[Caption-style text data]
++++++++

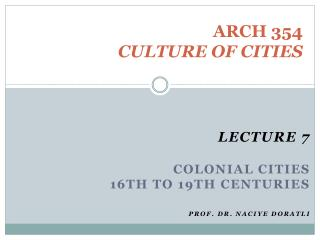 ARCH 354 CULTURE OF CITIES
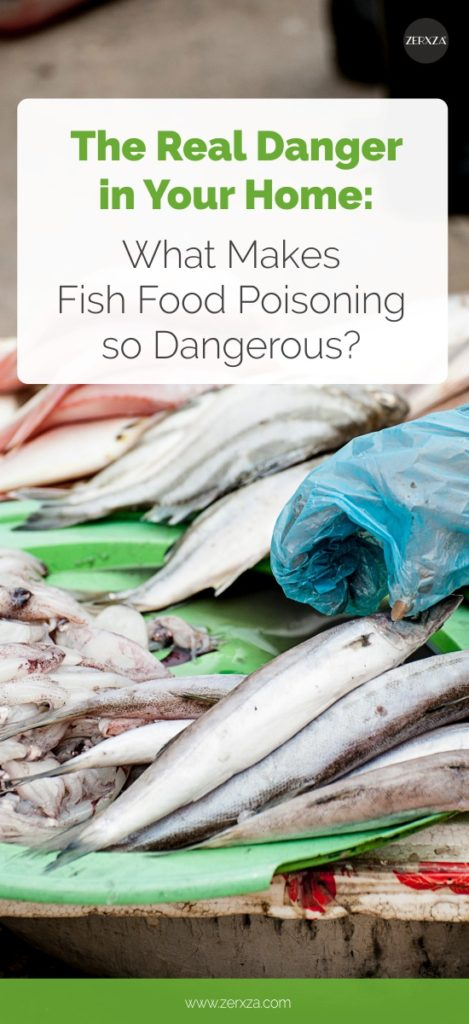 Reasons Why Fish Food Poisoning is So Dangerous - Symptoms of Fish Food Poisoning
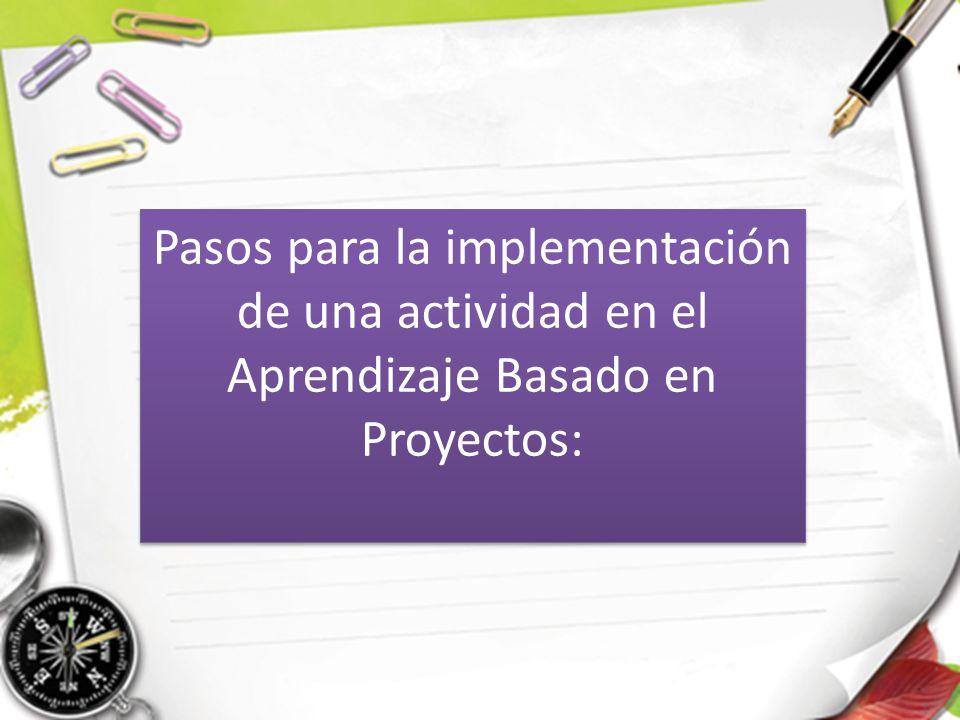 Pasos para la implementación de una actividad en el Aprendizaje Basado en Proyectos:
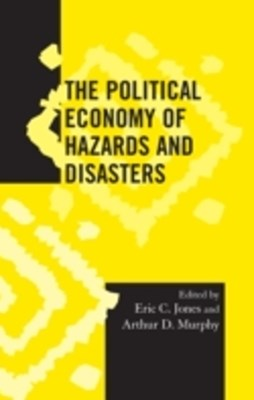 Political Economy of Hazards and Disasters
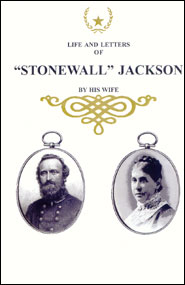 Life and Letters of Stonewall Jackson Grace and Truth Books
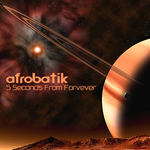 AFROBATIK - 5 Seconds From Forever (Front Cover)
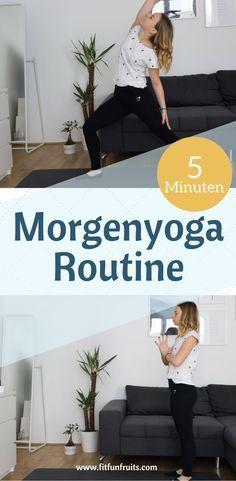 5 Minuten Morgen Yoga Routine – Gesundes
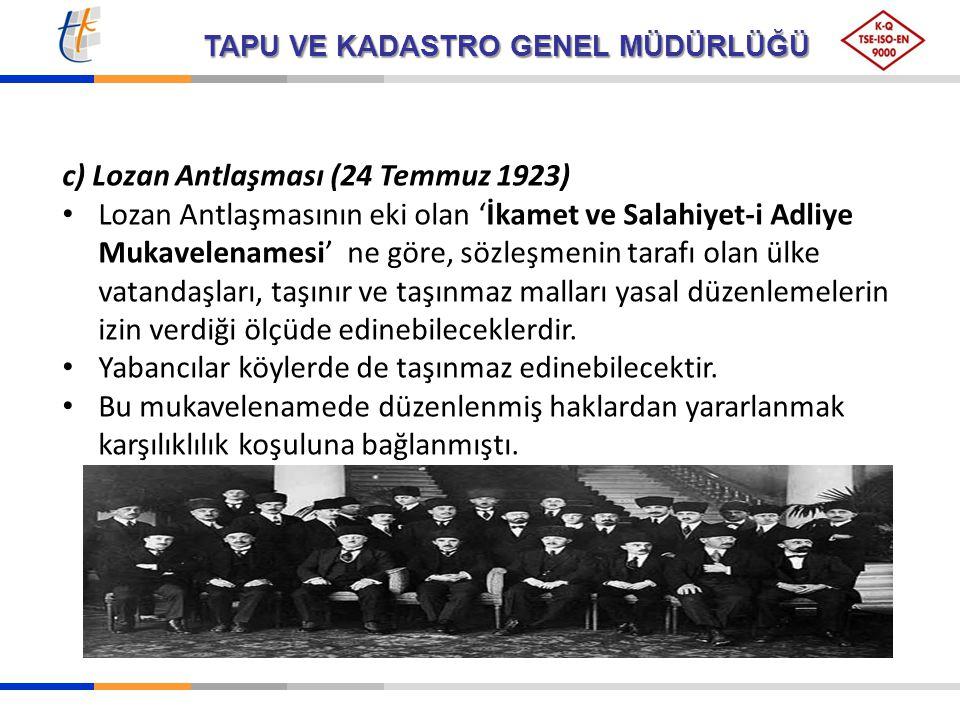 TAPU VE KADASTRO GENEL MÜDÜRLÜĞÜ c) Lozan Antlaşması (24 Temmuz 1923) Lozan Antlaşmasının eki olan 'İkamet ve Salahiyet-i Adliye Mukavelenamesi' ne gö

++++++++

Would you write out exactly the lines above, starting at the line containing "Reasons Why Fish" and stopping after the line containing "AFROBATIK - 5"? Omit the pictures.

[Response area]:
 Reasons Why Fish Food Poisoning is So Dangerous - Symptoms of Fish Food Poisoning
 Pasos para la implementación de una actividad en el Aprendizaje Basado en Proyectos:
 Political Economy of Hazards and Disasters
 Life and Letters of Stonewall Jackson Grace and Truth Books
 AFROBATIK - 5 Seconds From Forever (Front Cover)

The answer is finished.